Set out each line of the material below as a numbered list, leaving out the blank lines.

^^^^^^^^^^^^^^^^

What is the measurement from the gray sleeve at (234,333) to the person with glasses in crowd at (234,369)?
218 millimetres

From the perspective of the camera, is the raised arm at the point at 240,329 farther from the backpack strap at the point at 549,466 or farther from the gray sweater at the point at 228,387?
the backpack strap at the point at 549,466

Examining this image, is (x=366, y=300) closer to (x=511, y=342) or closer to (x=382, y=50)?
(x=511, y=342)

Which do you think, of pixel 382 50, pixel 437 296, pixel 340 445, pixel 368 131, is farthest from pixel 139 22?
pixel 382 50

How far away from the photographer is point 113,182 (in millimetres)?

^^^^^^^^^^^^^^^^

• _Written answer_
1. What is the measurement from the gray sleeve at (234,333) to the person with glasses in crowd at (234,369)?
2. 218 millimetres
3. From the perspective of the camera, is the raised arm at the point at 240,329 farther from the backpack strap at the point at 549,466 or farther from the gray sweater at the point at 228,387?
4. the backpack strap at the point at 549,466
5. Examining this image, is (x=366, y=300) closer to (x=511, y=342) or closer to (x=382, y=50)?
6. (x=511, y=342)
7. Which do you think, of pixel 382 50, pixel 437 296, pixel 340 445, pixel 368 131, is farthest from pixel 139 22?
8. pixel 382 50
9. How far away from the photographer is point 113,182 (in millimetres)?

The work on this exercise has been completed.